À 16 heures, le ministre de l'Intérieur Gérald Darmanin, qui s'est fortement engagé sur le projet de loi immigration, marqueur du second quinquennat d'Emmanuel Macron, défendra ce texte visant, selon sa formule, à faciliter l'expulsion "de ceux qui se comportent mal" et l'intégration "de ceux qui se comportent bien". Mais dans la foulée, le projet de loi sera soumis à un premier crash test, le vote d'une motion de rejet préalable déposée par les écologistes.

Si gauche, droite et Rassemblement national (RN) faisaient bloc autour de cette motion, celle-ci pourrait être adoptée et interrompre d'emblée l'examen du projet de loi, et des plus de 2.600 amendements qui doivent être discutés sur deux semaines, week-end compris. La navette parlementaire devrait alors se poursuivre sur la base du texte du Sénat, nettement plus à droite que celui réécrit par les députés en commission.

Ce serait un coup de théâtre dont LR et le RN entendent entretenir le suspense, jusqu'à quasiment l'ouverture de la séance. "Il y a des arguments pour et des arguments contre. L'argument contre, c'est qu'évidemment nous souhaitons débattre parce que Gérald Darmanin dit tout et l'inverse. Le pour, c'est que nous sommes opposés frontalement à cette loi qui crée une nouvelle filière d'immigration" avec les régularisations facilitées de travailleurs dans des métiers en tension (restauration, BTP, etc), a résumé dimanche Marine Le Pen, forte d'un groupe de 88 députés.

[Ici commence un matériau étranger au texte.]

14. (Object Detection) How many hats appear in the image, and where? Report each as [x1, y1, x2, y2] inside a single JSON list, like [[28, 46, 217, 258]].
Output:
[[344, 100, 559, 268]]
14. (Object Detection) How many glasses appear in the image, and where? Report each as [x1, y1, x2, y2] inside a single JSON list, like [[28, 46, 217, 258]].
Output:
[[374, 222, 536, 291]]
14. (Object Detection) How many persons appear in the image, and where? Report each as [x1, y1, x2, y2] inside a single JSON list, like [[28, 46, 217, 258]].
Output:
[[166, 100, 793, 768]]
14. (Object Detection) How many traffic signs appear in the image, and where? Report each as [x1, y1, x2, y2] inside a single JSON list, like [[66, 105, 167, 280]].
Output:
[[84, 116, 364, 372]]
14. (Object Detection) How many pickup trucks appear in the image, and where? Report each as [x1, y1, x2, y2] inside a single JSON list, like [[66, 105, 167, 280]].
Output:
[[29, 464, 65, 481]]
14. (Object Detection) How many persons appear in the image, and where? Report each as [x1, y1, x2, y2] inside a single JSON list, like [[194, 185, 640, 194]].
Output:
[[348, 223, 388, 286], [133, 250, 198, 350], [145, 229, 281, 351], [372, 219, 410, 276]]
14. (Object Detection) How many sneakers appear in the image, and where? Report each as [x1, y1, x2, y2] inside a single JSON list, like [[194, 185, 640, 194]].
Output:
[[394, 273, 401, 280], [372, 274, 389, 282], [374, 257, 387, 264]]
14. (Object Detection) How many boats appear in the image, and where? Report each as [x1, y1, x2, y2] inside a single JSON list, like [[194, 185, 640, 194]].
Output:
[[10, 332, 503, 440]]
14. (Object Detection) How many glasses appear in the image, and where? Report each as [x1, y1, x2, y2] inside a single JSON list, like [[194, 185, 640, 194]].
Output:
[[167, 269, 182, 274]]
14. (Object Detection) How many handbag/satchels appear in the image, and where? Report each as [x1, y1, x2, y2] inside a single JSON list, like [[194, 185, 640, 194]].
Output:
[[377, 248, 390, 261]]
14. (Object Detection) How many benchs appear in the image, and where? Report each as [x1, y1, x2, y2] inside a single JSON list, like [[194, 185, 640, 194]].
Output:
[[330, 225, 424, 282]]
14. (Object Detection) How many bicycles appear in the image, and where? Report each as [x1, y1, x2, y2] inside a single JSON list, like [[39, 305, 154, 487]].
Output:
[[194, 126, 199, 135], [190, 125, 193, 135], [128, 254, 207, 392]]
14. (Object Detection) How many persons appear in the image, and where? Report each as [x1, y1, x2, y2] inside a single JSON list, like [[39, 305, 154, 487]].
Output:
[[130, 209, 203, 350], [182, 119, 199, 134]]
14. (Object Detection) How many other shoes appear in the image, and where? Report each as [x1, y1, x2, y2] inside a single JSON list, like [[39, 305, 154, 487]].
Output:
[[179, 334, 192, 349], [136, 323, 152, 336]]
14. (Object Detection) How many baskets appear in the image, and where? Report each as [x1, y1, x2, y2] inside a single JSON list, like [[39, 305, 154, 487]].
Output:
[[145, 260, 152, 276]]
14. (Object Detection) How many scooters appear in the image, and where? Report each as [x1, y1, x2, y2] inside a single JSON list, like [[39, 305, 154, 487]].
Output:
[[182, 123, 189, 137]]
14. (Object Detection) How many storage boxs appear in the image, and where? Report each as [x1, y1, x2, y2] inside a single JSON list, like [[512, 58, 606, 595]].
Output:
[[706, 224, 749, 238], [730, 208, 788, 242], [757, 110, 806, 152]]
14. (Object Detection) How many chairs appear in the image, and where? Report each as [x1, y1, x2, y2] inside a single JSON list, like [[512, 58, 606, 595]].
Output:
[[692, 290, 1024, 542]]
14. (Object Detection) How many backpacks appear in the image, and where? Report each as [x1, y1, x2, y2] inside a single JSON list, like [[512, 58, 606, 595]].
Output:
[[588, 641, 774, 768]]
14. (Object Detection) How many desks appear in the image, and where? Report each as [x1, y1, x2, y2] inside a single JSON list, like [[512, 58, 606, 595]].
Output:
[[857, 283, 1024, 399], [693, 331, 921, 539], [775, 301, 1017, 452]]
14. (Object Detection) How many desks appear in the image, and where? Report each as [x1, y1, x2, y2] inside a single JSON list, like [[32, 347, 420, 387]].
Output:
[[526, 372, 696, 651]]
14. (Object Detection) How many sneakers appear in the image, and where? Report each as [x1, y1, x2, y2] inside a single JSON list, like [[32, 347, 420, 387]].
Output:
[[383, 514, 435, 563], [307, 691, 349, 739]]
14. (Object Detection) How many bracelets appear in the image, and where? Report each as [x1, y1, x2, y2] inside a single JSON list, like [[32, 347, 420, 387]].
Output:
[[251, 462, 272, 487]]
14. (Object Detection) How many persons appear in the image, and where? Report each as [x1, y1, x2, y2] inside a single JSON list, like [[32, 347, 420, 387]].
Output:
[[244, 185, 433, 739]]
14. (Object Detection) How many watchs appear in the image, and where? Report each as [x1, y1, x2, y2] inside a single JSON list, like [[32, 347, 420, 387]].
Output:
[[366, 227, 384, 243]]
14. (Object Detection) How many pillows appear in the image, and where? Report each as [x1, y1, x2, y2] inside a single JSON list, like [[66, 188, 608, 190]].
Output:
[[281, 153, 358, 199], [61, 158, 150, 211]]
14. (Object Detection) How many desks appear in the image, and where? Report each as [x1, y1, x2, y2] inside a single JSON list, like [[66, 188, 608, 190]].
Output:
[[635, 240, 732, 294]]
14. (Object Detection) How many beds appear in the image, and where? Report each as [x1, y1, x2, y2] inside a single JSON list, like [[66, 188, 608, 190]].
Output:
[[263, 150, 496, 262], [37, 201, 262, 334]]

"Il y a plus d'opposants que de majorité"

Pour le patron des LR Eric Ciotti, l'adoption de cette motion "aboutirait à débattre à nouveau sur le texte du Sénat", le "seul" qui "convient". Mais certains députés LR sont réticents, en particulier parmi les 17 signataires (sur 62) qui se disaient prêts fin novembre dans une tribune à discuter avec le gouvernement. "Arithmétiquement, il y a plus d'opposants que de majorité, puisqu'on a une majorité relative", a reconnu dimanche Gérald Darmanin. Mais "ce serait étonnant, sur un texte qui intéresse tout le monde, que les députés qui représentent les Français, ne veuillent pas discuter", a-t-il relativisé.

Trouver un compris avec les LR

Une manière de prendre l'opinion à témoin et de mettre la pression sur les LR. "Si les LR demain ne votent pas le texte, qui permet d'expulser 4.000 étrangers délinquants par an, que vont-ils dire à leurs électeurs ?", a lancé Gérald Darmanin qui appelle Eric Ciotti "à trouver un compromis sur un texte soutenu par 80% des Français". Gérald Darmanin, sur ce point en accord avec Elisabeth Borne, martèle ne pas vouloir recourir au 49.3, à la différence de la loi sur les retraites.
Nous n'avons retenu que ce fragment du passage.